Anyone who mails abortion-inducing pills to someone in Tennessee could be slapped with a $50,000 charge or face up to 20 years in prison, under a Tennessee bill signed into law Thursday.
The bill comes just days after the leak of a Supreme Court draft opinion that would overturn Roe v. Wade, the 1973 Supreme Court decision that legalized abortion nationwide. Without Roe as a guardrail, experts predict that roughly half of U.S. states would ban abortion.
Tennessee is one of those states, which may initially make this new law seem unnecessary in a post-Roe United States. However, as legal access to abortion clinics dwindles, people will likely turn to self-managed abortion and order abortion-inducing pills online. After Texas last year enacted a law that banned abortion as early as six weeks into pregnancy, requests for help from a service that ships abortion-inducing pills spiked by 174 percent, a study found in February.
Self-managed abortion, using pills and early on in pregnancy, can be safe, medical experts say. But it does carry legal risks: If/When/How, a group that runs a legal defense for people facing criminal investigations for self-managed abortions, has discovered that since 2000, more than 60 people have faced criminal consequences for self-managing their own abortion or helping someone else manage theirs.

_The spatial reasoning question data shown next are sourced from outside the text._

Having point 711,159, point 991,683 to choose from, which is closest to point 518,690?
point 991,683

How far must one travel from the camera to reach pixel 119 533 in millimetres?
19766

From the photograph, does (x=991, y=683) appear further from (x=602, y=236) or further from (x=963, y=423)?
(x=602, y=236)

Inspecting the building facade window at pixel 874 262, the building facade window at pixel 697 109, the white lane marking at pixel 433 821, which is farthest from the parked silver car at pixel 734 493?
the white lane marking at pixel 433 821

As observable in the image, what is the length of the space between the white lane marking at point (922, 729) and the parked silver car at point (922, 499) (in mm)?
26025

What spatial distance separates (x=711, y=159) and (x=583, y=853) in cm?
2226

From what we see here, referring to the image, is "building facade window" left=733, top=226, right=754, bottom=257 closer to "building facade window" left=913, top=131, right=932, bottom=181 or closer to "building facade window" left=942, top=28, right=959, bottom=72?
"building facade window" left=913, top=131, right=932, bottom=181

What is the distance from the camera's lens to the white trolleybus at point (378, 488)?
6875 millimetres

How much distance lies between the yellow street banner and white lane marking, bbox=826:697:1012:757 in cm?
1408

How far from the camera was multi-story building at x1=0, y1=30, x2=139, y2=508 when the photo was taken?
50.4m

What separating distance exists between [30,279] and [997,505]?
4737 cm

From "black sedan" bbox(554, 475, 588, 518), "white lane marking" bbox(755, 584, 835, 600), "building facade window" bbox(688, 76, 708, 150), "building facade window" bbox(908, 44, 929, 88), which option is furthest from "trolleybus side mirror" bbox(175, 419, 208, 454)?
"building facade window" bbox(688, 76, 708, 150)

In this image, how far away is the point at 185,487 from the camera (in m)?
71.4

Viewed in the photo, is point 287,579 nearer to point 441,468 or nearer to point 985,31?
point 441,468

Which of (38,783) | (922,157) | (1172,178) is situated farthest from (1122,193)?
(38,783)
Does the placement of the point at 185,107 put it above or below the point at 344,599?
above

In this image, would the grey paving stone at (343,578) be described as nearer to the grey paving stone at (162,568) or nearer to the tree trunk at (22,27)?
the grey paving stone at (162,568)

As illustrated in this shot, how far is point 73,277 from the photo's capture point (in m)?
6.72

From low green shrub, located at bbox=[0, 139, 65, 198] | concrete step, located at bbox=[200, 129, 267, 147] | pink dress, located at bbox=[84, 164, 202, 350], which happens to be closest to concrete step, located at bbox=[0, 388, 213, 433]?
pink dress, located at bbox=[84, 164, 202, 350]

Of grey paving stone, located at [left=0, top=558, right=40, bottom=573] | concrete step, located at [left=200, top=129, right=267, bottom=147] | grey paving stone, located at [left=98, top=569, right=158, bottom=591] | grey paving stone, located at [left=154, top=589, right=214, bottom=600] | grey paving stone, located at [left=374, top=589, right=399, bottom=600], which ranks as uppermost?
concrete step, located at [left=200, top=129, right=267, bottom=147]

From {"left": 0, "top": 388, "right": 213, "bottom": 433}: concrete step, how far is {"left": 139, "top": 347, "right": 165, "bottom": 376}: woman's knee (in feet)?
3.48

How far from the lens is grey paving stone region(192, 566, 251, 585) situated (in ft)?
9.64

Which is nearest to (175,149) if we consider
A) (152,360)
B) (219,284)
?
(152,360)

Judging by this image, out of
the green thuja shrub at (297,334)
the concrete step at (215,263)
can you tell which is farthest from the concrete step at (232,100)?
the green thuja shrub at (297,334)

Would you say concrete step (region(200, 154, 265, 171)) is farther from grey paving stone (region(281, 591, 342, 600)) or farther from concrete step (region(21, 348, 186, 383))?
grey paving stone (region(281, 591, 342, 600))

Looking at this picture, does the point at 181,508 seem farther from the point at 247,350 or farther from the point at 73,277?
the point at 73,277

Abortion patients are shielded from criminal and civil penalties under the new Tennessee law. However, experts say that if prosecutors want to go after someone for a self-managed abortion, they will often find a statute that’s pliable enough to do it.

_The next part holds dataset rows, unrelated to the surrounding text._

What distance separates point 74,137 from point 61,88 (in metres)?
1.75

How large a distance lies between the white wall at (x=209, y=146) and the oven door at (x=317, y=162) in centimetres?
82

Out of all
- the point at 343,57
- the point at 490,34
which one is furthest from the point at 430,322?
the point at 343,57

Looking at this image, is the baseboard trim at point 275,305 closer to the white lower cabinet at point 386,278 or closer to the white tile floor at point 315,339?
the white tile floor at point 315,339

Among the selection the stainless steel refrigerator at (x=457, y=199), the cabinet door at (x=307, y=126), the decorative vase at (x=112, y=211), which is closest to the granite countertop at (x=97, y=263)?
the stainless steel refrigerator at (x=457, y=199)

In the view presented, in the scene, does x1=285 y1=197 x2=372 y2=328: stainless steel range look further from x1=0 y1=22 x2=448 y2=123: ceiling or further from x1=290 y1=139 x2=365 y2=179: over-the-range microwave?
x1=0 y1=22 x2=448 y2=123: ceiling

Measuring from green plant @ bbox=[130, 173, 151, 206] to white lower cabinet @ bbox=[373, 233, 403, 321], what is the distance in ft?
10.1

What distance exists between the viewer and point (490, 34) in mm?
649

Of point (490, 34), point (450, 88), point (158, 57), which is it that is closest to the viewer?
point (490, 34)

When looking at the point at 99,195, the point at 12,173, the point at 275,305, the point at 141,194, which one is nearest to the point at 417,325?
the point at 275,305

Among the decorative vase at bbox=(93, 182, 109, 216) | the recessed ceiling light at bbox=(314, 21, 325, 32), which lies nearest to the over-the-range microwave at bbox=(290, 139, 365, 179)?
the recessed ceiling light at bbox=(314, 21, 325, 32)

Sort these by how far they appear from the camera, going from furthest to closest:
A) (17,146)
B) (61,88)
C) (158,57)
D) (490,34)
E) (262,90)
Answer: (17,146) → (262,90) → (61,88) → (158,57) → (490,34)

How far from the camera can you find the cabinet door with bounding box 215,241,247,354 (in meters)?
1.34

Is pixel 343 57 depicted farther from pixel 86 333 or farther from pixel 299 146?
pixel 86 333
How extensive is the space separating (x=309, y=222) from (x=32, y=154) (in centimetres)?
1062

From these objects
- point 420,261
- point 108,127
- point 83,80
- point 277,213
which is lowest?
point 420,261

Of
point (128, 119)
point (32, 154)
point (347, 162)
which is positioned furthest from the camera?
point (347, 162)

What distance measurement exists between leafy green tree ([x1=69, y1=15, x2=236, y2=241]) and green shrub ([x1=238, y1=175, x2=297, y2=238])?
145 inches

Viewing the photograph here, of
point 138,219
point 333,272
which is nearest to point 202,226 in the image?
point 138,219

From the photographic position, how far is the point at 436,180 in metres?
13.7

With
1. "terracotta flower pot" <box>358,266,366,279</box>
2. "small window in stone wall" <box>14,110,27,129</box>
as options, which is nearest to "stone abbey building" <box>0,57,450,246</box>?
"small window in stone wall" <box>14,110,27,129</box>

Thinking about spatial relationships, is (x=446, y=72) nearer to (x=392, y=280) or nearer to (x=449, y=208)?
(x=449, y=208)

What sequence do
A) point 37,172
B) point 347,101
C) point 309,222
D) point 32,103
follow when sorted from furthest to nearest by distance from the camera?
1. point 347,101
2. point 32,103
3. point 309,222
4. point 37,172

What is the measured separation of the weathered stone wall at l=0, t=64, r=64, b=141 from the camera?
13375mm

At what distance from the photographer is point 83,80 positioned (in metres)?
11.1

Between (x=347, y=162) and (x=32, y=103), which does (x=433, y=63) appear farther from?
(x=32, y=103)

An abortion restriction that advanced this week in Louisiana does explicitly aim to penalize people who get abortions—by classifying abortion as homicide. In Louisiana, homicide is punishable with the death penalty.
The bill is headed to the full Louisiana House for debate.
Anti-abortion advocates have long grappled with the question of what do with people who get abortions: Are they deliberately murdering their own children, or are they being hoodwinked by predatory medical professionals? Successful abortion restrictions have long leaned towards the latter answer, and focused on penalizing abortion providers rather than patients. The infamous Texas abortion ban lets people sue anyone who “aids or abets” an illegal abortion—not the individuals who undergo them.
But legislation that directly targets abortion patients has occasionally surfaced. In 2021, a Texas legislator introduced a bill that would charge women and doctors who perform abortions with homicide, which in Texas is punishable with the death penalty. Another Texas lawmaker had previously introduced similar bills.
“Republicans DO NOT want to throw doctors and women in jail,” read a messaging memo drafted this week by the National Republican Senatorial Committee, the GOP’s campaign apparatus. “Mothers should be held harmless under the law.”
If Roe falls and states are able to regulate and punish abortion as they see fit, that may not be true.